Une avancée technologique majeure dans le domaine de l’élevage a été franchie à Alger, où l’École nationale supérieure agronomique (ENSA) a inauguré une bergerie intelligente dédiée à la race ovine autochtone « El Hamra », dans le cadre d’un projet innovant alliant préservation génétique et technologies de suivi sanitaire.
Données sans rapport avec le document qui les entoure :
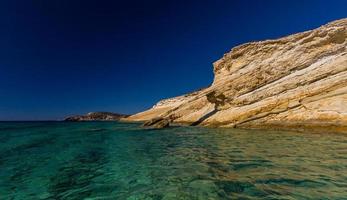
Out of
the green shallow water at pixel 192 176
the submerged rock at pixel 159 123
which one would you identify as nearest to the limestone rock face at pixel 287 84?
the submerged rock at pixel 159 123

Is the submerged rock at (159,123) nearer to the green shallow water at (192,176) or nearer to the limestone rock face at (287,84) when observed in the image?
the limestone rock face at (287,84)

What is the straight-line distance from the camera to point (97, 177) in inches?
379

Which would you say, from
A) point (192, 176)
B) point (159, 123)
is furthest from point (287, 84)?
point (192, 176)

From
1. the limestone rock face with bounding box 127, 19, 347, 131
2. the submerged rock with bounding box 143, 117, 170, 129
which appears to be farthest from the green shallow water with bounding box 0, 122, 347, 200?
the submerged rock with bounding box 143, 117, 170, 129

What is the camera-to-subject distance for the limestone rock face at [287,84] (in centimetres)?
2055

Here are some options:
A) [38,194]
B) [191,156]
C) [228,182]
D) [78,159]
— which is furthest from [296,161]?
[78,159]

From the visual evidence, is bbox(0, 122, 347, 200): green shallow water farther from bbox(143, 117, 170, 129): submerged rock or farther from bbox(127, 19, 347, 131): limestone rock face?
bbox(143, 117, 170, 129): submerged rock

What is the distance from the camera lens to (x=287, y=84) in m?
25.1

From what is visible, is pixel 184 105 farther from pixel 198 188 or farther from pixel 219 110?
pixel 198 188

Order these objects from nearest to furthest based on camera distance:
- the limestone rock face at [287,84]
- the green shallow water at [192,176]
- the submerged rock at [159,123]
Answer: the green shallow water at [192,176], the limestone rock face at [287,84], the submerged rock at [159,123]

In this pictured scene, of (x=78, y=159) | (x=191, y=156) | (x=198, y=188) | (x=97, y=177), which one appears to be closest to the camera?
(x=198, y=188)

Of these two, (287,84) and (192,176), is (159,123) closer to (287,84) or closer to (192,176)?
(287,84)

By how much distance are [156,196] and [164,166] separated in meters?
3.79

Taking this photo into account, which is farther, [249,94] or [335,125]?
[249,94]
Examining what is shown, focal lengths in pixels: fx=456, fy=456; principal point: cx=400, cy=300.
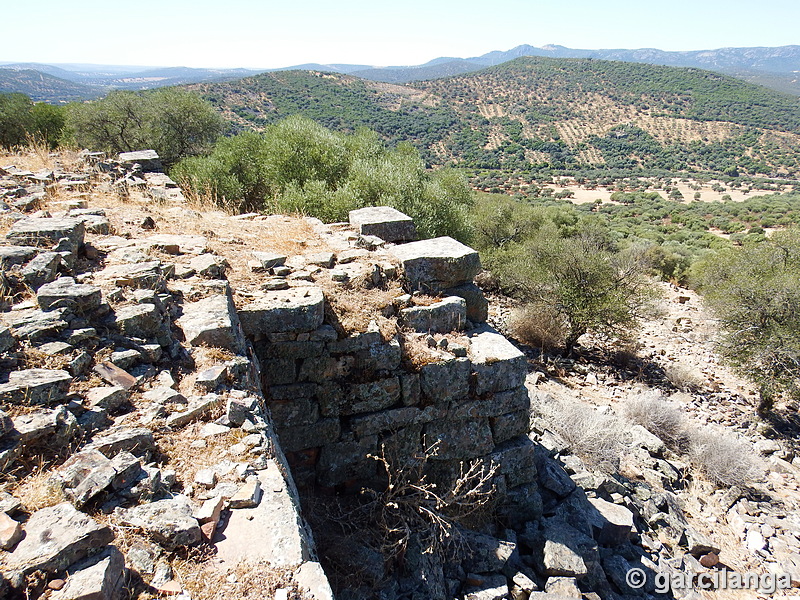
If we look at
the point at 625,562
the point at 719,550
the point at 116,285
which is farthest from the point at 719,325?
the point at 116,285

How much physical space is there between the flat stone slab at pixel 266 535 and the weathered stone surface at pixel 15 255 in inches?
135

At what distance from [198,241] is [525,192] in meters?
52.8

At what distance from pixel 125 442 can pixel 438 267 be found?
4.41 meters

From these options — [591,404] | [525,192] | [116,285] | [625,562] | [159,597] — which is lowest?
[525,192]

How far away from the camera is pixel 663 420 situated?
1012cm

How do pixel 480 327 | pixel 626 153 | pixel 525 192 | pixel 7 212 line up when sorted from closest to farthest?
pixel 7 212 → pixel 480 327 → pixel 525 192 → pixel 626 153

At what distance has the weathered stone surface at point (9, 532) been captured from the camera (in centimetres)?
217

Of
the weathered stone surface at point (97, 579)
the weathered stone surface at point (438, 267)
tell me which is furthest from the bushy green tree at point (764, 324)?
the weathered stone surface at point (97, 579)

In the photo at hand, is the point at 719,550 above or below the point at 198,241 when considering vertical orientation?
below

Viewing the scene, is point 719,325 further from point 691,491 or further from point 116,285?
point 116,285

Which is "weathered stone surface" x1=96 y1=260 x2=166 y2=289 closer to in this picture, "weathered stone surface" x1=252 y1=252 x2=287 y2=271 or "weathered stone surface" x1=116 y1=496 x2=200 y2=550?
"weathered stone surface" x1=252 y1=252 x2=287 y2=271

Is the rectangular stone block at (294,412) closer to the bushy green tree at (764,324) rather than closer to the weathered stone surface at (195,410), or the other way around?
the weathered stone surface at (195,410)

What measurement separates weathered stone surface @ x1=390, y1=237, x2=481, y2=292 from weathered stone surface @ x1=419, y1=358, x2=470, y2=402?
1.38 meters

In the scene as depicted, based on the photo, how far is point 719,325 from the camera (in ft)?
46.3
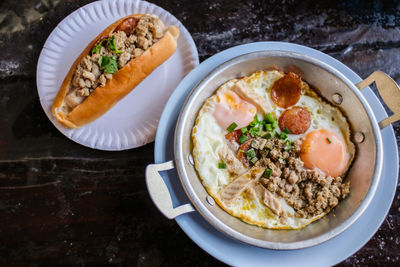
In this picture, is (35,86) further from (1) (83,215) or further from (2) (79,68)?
(1) (83,215)

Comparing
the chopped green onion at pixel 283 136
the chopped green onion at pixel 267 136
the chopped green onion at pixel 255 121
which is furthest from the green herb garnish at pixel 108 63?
the chopped green onion at pixel 283 136

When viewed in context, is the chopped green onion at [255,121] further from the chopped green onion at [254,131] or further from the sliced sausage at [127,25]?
the sliced sausage at [127,25]

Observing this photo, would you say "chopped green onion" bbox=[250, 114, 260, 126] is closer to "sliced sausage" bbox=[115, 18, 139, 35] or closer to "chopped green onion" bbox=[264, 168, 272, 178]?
"chopped green onion" bbox=[264, 168, 272, 178]

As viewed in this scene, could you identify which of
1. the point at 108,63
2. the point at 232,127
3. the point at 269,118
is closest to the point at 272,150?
the point at 269,118

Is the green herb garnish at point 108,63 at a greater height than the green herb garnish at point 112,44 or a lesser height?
lesser

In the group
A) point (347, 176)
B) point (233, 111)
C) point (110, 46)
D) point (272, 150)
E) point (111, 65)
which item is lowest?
point (347, 176)

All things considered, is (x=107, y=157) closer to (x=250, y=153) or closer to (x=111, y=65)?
Result: (x=111, y=65)
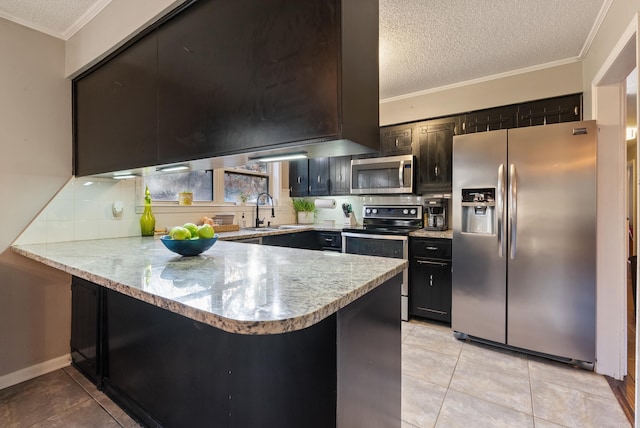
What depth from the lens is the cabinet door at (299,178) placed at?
4363 mm

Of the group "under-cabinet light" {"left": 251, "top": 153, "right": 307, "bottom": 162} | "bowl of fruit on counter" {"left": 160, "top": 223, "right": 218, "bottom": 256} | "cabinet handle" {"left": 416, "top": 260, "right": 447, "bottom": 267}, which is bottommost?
"cabinet handle" {"left": 416, "top": 260, "right": 447, "bottom": 267}

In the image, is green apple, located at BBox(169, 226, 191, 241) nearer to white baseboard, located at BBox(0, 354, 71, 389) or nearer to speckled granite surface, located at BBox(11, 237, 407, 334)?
speckled granite surface, located at BBox(11, 237, 407, 334)

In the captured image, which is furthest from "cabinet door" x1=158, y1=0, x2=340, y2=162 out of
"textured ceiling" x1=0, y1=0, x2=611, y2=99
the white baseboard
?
the white baseboard

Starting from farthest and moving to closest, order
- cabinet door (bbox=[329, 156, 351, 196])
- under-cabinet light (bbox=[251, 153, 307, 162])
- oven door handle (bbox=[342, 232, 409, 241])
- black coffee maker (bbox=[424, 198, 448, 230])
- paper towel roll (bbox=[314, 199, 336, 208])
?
paper towel roll (bbox=[314, 199, 336, 208]), cabinet door (bbox=[329, 156, 351, 196]), black coffee maker (bbox=[424, 198, 448, 230]), oven door handle (bbox=[342, 232, 409, 241]), under-cabinet light (bbox=[251, 153, 307, 162])

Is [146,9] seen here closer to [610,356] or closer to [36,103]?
[36,103]

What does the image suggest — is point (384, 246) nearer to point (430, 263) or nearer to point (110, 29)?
point (430, 263)

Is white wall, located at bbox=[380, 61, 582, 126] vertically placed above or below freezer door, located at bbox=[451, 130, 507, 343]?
above

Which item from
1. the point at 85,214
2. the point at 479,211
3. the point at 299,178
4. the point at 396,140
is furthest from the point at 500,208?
the point at 85,214

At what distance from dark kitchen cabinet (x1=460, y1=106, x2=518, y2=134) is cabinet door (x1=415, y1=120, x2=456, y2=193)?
0.14 meters

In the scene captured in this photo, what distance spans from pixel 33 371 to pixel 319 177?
11.1ft

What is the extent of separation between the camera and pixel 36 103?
2193 millimetres

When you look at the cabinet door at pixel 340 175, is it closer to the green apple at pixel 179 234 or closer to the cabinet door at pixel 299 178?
the cabinet door at pixel 299 178

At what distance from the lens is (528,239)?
2.38 m

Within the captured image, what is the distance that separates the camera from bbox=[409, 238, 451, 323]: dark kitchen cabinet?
9.81 feet
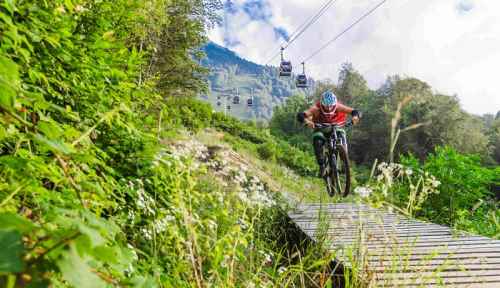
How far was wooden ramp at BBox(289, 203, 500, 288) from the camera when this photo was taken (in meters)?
Answer: 2.11

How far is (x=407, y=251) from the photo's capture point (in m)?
2.84

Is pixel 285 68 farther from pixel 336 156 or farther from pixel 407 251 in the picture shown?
pixel 407 251

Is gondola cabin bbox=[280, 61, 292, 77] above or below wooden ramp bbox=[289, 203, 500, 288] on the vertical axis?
above

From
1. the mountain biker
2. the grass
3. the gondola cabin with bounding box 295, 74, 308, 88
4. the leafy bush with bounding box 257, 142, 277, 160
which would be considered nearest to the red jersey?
the mountain biker

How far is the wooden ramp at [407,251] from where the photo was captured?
211cm

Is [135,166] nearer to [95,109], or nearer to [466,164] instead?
[95,109]

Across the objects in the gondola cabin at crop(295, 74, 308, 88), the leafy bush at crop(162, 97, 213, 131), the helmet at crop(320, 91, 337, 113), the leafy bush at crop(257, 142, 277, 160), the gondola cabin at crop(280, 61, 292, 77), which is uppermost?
the gondola cabin at crop(280, 61, 292, 77)

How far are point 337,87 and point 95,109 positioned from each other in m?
59.5

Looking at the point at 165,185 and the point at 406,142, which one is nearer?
the point at 165,185

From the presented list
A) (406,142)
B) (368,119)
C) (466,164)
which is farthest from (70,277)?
(368,119)

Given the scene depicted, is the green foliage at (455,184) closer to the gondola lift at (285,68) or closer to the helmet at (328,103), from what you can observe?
the helmet at (328,103)

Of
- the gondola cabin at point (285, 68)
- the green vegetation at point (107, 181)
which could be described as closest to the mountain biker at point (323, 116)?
the green vegetation at point (107, 181)

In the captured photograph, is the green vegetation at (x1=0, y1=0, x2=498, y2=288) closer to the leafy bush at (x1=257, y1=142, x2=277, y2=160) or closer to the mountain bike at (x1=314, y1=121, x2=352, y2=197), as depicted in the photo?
the mountain bike at (x1=314, y1=121, x2=352, y2=197)

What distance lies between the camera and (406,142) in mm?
41594
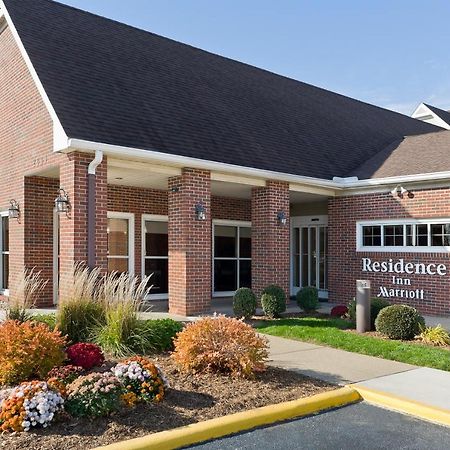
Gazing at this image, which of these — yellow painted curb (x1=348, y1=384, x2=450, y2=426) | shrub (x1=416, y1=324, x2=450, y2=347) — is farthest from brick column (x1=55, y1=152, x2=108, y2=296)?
shrub (x1=416, y1=324, x2=450, y2=347)

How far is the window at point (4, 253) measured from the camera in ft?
45.1

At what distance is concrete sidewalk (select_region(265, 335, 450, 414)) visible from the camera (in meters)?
6.26

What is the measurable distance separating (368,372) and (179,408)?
3.02 metres

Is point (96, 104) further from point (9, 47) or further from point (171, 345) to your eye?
point (171, 345)

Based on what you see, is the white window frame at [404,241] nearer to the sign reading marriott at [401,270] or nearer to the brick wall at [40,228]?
the sign reading marriott at [401,270]

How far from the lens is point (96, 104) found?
11.3 m

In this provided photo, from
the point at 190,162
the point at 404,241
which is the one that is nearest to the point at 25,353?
the point at 190,162

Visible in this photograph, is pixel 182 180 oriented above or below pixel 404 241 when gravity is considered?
above

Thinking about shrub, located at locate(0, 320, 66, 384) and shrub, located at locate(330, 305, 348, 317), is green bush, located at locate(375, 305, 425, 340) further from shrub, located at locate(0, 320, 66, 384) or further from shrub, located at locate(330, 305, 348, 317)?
shrub, located at locate(0, 320, 66, 384)

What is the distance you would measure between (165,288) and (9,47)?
7.72m

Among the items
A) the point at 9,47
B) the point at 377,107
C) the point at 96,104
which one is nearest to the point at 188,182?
the point at 96,104

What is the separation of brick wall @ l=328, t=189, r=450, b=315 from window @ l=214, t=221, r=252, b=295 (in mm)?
3382

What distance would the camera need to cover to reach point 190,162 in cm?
1135

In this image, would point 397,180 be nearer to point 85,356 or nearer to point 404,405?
point 404,405
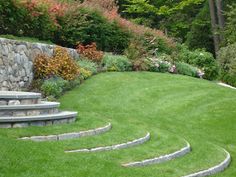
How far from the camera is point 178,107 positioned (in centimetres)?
1436

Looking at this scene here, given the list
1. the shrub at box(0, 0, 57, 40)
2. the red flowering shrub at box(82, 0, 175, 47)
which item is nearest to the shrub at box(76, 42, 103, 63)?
the shrub at box(0, 0, 57, 40)

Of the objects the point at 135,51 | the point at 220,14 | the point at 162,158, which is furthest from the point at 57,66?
the point at 220,14

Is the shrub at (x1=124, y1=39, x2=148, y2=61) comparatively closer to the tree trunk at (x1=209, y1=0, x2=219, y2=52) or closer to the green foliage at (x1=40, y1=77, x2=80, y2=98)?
the green foliage at (x1=40, y1=77, x2=80, y2=98)

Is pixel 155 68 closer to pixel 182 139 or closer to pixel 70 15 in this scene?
pixel 70 15

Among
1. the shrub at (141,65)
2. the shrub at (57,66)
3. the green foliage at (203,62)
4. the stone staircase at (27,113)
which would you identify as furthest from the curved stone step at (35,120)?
the green foliage at (203,62)

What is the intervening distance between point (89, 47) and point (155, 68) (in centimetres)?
293

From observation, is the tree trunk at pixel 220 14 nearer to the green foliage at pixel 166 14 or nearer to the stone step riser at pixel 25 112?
the green foliage at pixel 166 14

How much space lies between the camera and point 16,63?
43.8ft

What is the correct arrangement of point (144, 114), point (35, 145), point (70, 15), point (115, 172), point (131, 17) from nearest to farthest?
point (115, 172) → point (35, 145) → point (144, 114) → point (70, 15) → point (131, 17)

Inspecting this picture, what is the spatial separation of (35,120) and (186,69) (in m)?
13.2

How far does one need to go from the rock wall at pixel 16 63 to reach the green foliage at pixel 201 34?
19.2 meters

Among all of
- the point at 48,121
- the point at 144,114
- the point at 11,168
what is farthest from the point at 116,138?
the point at 144,114

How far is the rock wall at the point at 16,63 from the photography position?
41.9 feet

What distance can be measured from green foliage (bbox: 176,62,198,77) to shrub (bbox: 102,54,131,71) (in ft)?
9.79
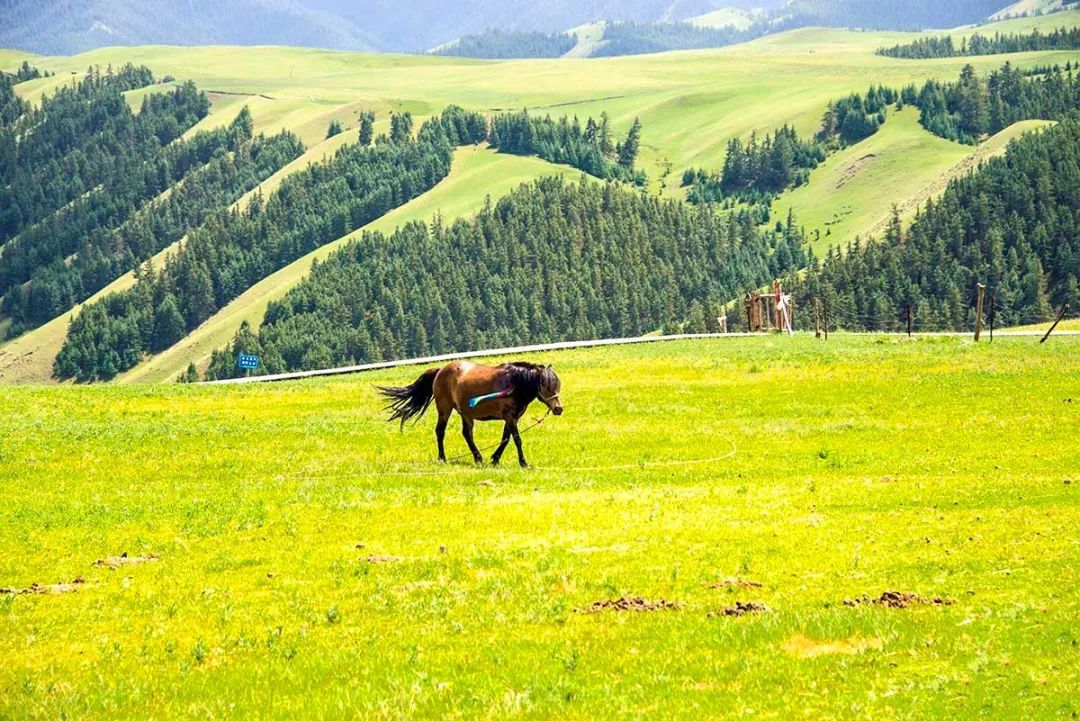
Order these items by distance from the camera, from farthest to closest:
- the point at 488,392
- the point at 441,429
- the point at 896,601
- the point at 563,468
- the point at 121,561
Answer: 1. the point at 441,429
2. the point at 563,468
3. the point at 488,392
4. the point at 121,561
5. the point at 896,601

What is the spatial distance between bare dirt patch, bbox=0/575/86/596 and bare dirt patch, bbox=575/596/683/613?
9.81 m

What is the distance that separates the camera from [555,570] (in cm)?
2331

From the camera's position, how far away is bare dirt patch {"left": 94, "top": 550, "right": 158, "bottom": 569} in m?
25.6

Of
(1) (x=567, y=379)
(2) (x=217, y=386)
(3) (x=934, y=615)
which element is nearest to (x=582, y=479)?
(3) (x=934, y=615)

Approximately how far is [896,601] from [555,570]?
6262mm

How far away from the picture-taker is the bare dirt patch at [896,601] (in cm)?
1970

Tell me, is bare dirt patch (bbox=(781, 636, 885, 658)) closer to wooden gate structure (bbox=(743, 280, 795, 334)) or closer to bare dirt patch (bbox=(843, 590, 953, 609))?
bare dirt patch (bbox=(843, 590, 953, 609))

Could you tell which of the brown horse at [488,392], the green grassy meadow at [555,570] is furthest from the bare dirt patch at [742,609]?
the brown horse at [488,392]

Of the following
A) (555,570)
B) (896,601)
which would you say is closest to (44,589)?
(555,570)

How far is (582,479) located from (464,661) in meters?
17.3

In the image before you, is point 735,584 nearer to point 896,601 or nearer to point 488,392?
point 896,601

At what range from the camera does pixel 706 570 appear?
891 inches

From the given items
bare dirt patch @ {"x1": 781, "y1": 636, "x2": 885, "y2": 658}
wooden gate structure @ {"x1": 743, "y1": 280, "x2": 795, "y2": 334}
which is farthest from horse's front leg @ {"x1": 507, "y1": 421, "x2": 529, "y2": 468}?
wooden gate structure @ {"x1": 743, "y1": 280, "x2": 795, "y2": 334}

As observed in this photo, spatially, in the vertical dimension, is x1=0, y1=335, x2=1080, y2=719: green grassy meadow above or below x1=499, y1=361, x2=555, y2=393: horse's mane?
below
Située à proximité du département de production animale de l’école, cette infrastructure d’un nouveau genre accueille actuellement plus d’une cinquantaine de têtes — béliers, brebis et agneaux — de la race « El Hamra », fournies par l’Institut d’élevage de Saïda, partenaire historique de l’ENSA dans la conservation de cette race menacée. Fruit d’un partenariat entre l’ENSA et la start-up Pro-Checker, spécialisée dans les technologies d’identification animale, cette bergerie est équipée d’un système numérique basé sur des puces électroniques. Chaque animal est identifié de manière individuelle grâce à ces puces, qui enregistrent en temps réel des données essentielles telles que l’âge, les antécédents sanitaires, la croissance, ainsi que la généalogie. « Ce système intelligent vise avant tout à améliorer le suivi sanitaire du troupeau en permettant des interventions précoces en cas de problème », a expliqué Dr Mohamed Khalil Ghozlane, chef du département de production animale de l’ENSA. Le dispositif de géolocalisation intégré permet en outre de cartographier la répartition géographique de cette race originaire de régions comme Saïda, Méchria, Naâma, Sidi Bel Abbès et le sud de Tlemcen. L’objectif est à terme de constituer un registre généalogique officiel de la race « El Hamra », en concertation avec les autorités agricoles, afin d’assurer sa préservation dans ses zones d’origine.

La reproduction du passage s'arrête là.